Le Tribunal fédéral a confirmé la légalité du partage partiel des bonifications pour tâches éducatives dans le calcul des rentes AVS. Cette décision met fin à un litige opposant une assurée à la Caisse neuchâteloise de compensation et rejette toute accusation de discrimination fondée sur le sexe.

Cette affaire soulève des questions sur l’équité du calcul des rentes AVS pour les personnes ayant interrompu ou réduit leur activité professionnelle pour élever des enfants. Le débat portait sur l’application de la loi lorsqu’un seul des conjoints atteint l’âge de la retraite.

Le Tribunal fédéral a tranché dans un arrêt publié le jeudi, confirmant la pratique actuelle de répartition des bonifications éducatives, qui ne constitue pas une inégalité de traitement.

Une pratique conforme à la loi sur l’assurance-vieillesse

La décision du Tribunal fédéral s’appuie sur les dispositions de la loi sur l’assurance-vieillesse et survivants (LAVS), qui prévoit que les bonifications pour tâches éducatives sont réparties par moitié entre les conjoints durant les années de mariage.

Ainsi, lorsqu’un seul des conjoints a atteint l’âge de la retraite, seule la moitié des bonifications est attribuée à l’assuré concerné. Cette règle s’applique même si l’autre conjoint n’est pas encore retraité.

Dans le cas jugé, la Caisse neuchâteloise de compensation avait appliqué cette règle en 2023 en calculant la rente d’une femme de 64 ans dont le mari n’avait pas encore atteint l’âge légal de la retraite.

L’administration avait octroyé des demi-bonifications pour les années pendant lesquelles elle avait réduit son activité pour s’occuper de ses enfants de moins de 16 ans. Cette attribution partielle avait été contestée devant les juridictions cantonales.

Le Tribunal fédéral rejette les accusations de discrimination

Le Tribunal cantonal neuchâtelois avait initialement donné raison à la retraitée, estimant que cette méthode de calcul favorisait indirectement les hommes, plus nombreux à ne pas réduire leur activité professionnelle pour élever les enfants. Cette variation de rente pouvait entraîner, selon les juges cantonaux, une discrimination indirecte basée sur le sexe.

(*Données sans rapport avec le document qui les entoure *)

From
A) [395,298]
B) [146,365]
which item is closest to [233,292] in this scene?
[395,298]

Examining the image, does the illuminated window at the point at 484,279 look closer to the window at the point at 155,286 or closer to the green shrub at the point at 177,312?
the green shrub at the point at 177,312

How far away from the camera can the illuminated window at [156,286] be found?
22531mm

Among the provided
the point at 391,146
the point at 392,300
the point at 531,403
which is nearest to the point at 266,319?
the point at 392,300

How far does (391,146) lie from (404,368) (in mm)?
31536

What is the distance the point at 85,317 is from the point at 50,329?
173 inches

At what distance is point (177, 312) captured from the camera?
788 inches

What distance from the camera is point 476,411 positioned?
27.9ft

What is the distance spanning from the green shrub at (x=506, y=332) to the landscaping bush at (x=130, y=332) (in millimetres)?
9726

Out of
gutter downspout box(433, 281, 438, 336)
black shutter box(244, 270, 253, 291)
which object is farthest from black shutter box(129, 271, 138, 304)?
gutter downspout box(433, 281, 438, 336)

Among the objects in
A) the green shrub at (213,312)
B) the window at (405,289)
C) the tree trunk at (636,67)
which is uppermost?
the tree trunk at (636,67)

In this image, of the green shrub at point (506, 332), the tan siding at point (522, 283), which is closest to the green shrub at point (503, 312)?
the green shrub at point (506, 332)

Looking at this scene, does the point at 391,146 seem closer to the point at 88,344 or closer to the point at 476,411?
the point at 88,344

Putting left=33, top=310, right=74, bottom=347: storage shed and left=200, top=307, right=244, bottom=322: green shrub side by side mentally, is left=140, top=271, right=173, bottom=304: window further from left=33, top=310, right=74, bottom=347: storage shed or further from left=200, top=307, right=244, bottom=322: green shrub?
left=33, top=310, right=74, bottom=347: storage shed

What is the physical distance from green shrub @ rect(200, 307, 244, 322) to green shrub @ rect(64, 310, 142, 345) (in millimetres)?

Le Tribunal fédéral a annulé cette décision. Il affirme que le système actuel ne viole pas le principe de non-discrimination. Selon la 3e Cour de droit public, « l’octroi des bonifications vise à honorer la tâche socialement importante que représente l’éducation des enfants », sans exiger de preuve d’abandon ou de réduction d’activité professionnelle. Cette logique confirme que la bonification est un droit social attribué de manière forfaitaire, indépendamment du genre de l’assuré, comme l’a rapporté Blick.

Une décision aux implications nationales

La décision du Tribunal fédéral confirme la légalité du cadre actuel et a valeur de jurisprudence pour les futurs cas similaires dans toute la Suisse. Elle réaffirme que l’organisation familiale, bien que historiquement genrée, ne constitue pas en soi un motif de discrimination si les règles sont appliquées uniformément à tous les assurés.

En refusant de modifier l’interprétation de la loi, les juges fédéraux maintiennent une cohérence dans la répartition des bonifications éducatives et évitent une remise en question de l’ensemble du système de calcul des rentes AVS. Cette position renforce la stabilité du cadre légal existant et donne une orientation claire aux caisses de compensation sur l’application des règles.